52. Berpisah Secara Baik-baik

144 15 2
                                    

Seharusnya dari dulu kulakukan ini,
Agar tak perlu terjadi semua yang membuat hati sedih.

💗

Sabtu malam

"Mbak Wulan!" Terdengar teriakan Weni dari arah luar paviliun.

"Apa?" sahut Wulan sambil berjalan mendekati pintu depan kamarnya, lalu membukanya. Teras paviliun terlihat gelap gulita karena Wulan dan Dina lupa belum menyalakan lampu luar. Tadi setelah Isya Dina dijemput Ani dan Putra. Malam ini mereka bertiga berkumpul dengan teman-teman yang lain untuk menyambut tahun baru. Wulan menolak tawaran mereka untuk bergabung.

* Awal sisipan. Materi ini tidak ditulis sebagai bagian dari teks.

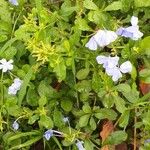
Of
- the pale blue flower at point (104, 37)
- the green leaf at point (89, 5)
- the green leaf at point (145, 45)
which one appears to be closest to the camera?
the pale blue flower at point (104, 37)

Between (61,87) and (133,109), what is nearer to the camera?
(133,109)

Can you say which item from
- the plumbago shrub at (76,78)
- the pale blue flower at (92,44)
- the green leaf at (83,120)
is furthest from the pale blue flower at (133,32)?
the green leaf at (83,120)

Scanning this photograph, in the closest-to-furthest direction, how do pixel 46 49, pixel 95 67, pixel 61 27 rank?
pixel 46 49, pixel 95 67, pixel 61 27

"Kenapa, Wen?" tanya Wulan.

"Ada Mas Surya, masa nggak lihat?" sahut Weni sambil tertawa, lalu berjalan ke teras tengah yang berjarak beberapa meter dari paviliun Wulan dan dipisahkan oleh sebuah taman kecil, tempat Andi-pacarnya duduk.

Wulan terperanjat, lalu berbalik dan melihat Surya berdiri di hadapannya sambil tersenyum.

"Ngapain ke sini?" desis Wulan kesal. Seharian ini dia mengacuhkan panggilan-panggilan telepon dari Surya dan sama sekali tak mau membuka pesan-pesan yang dikirim oleh Surya. Dia tidak mematikan ponselnya karena mungkin ada orang lain yang perlu menghubunginya.

"Kan, malam minggu. Harus ngapelin pacarku," jawab Surya kalem.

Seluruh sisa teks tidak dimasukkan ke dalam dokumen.